Out of the 104 Boston schools the state assessed, it found that 42 of them require targeted or broad-based intervention . Only 14 BPS schools were “meeting or exceeding targets,” according to numbers released Tuesday. The assessments are based on standardized test results, along with factors like absenteeism and graduation rates.”
It’s worth noting, MA BESE granted a waiver to Perille when the mayor installed her as superintendent last year despite the fact that she wasn’t even qualified to serve in the position of a substitute. Now, they’re wringing their hands because poor black and brown kids have low test scores – not something they can easily lay at Cassellius’ feet.
https://www.bostonglobe.com/opinion/editorials/2019/09/24/bps-gets-needs-improvement-from-state/uLgvRpfTFSfVQC0rriPmyJ/story.html?s_campaign=bostonglobe%3Asocialflow%3Atwitter
Of course it’s impossible to compare MCAS scores from year to year; aside from their uselessness in giving us any actionable information, we’re on about our fourth iteration in as many years, (a PARCC hybrid, thanks to the late, former Ed commish Mitchell Chester, who held a dual role as president of PARCC) and they might be administered on computers or on paper.
Two things have been consistent, though. One are the intensely high needs of Boston students – poverty, English not the home language for more than half of them, 1 in 5 kids with an IEP. (Remember some not small number of children have their bases loaded with all of these factors.) The second is the detrimental, deliberate underfunding of the schools for the past five years under Mayor Walsh, whose heart beats for charters.
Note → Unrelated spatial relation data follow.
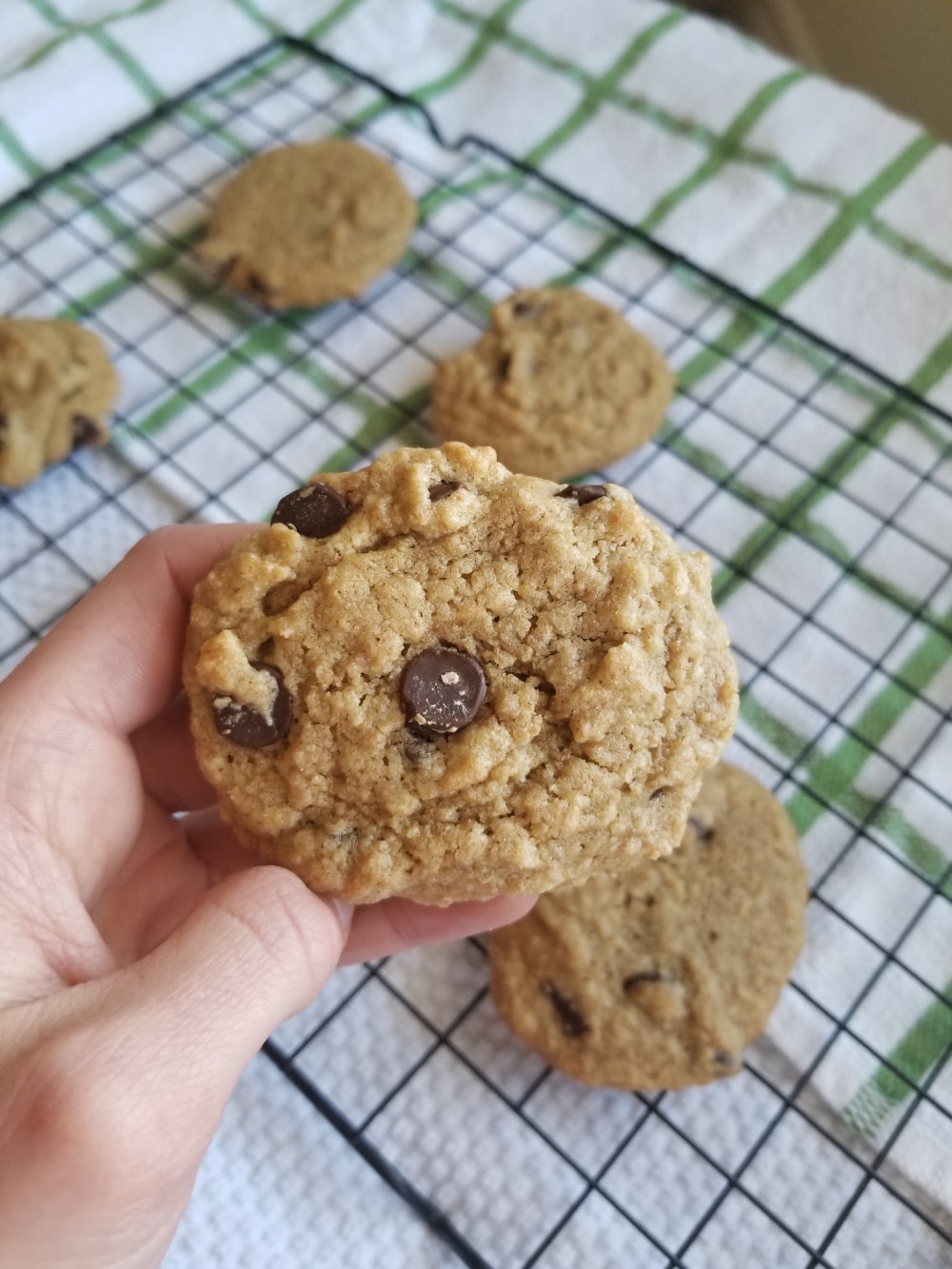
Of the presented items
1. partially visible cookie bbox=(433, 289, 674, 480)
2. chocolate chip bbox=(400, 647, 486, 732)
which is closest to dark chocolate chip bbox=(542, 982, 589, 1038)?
chocolate chip bbox=(400, 647, 486, 732)

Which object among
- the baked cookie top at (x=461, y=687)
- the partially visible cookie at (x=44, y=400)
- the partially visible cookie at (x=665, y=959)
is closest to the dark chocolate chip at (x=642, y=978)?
the partially visible cookie at (x=665, y=959)

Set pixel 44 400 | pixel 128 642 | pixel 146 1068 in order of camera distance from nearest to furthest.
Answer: pixel 146 1068
pixel 128 642
pixel 44 400

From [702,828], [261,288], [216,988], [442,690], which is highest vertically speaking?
[442,690]

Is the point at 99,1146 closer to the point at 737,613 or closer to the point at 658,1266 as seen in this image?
the point at 658,1266

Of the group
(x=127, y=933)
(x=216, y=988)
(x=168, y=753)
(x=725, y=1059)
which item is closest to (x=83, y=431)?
(x=168, y=753)

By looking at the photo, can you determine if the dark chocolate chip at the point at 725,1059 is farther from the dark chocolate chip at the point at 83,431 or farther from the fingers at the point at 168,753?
the dark chocolate chip at the point at 83,431

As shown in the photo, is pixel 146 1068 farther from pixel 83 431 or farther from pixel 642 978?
pixel 83 431

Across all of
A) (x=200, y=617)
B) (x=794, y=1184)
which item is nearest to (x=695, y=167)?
(x=200, y=617)
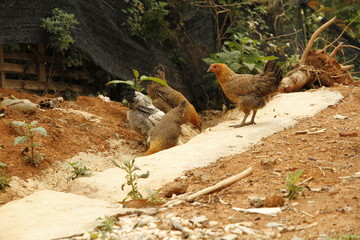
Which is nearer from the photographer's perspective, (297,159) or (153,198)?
(153,198)

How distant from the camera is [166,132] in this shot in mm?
7352

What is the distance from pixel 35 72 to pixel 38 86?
0.87ft

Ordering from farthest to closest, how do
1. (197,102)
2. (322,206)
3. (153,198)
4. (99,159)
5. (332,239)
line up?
1. (197,102)
2. (99,159)
3. (153,198)
4. (322,206)
5. (332,239)

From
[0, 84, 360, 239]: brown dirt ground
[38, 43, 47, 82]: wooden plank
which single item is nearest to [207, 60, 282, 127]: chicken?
[0, 84, 360, 239]: brown dirt ground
It’s interesting that the Globe seems to go after Walsh, as they led the cheers for him when it came to cutting financial support. Could be because the Barr Foundation now underwrites the paper’s educational reporting. Cassellius was absolutely not the choice of the foundations; they were pushing for Broadie and Chief for Change alumna Marie Izquierdo. Barr funds the privatizers and collaborates with the Waltons; UMass professor Maurice Cunningham has the details here:
http://www.masspoliticsprofs.org/2019/06/27/the-boston-globe-barr-foundation-marriage-and-the-rise-of-philanthro-interest-group-journalism/
For exactly all the reasons Boston’s advocates of public education are cheering our new superintendent, the privatizers want her head on a platter. They should know we’ll have her back.
Thanks, Christine, for this informative update!
Thanks, Bob, for your huge contributions on Diane’s blog!
Is it not astonishing what a great job Diane does of keeping us all abreast of what’s going on in American education? It’s AMAZING that she does this so well without any staff to help her. She’s quite the phenomenon. Blows me away.
The millionaires and the billionaires cannot ever come close to those of us who volunteer for the mission.
This is what Diane’s new book is about!!! I can’t wait for people to read it. Soooooo inspiring!!!!
And NYC is ready to add more, to their shame. Agree that Diane is a national treasure.
One of the few advantages of being old is that you give up wanting anything and you speak honestly, which terrifies everyone
I bet you were like that when you were in your first decade! We’ve heard about you climbing out the window of your Wellesley dorm after curfew!
Just testing the system! There was no place to go other than back into the front door of the dorm.
I’d be okay with that as an epitaph : She was always testing the system.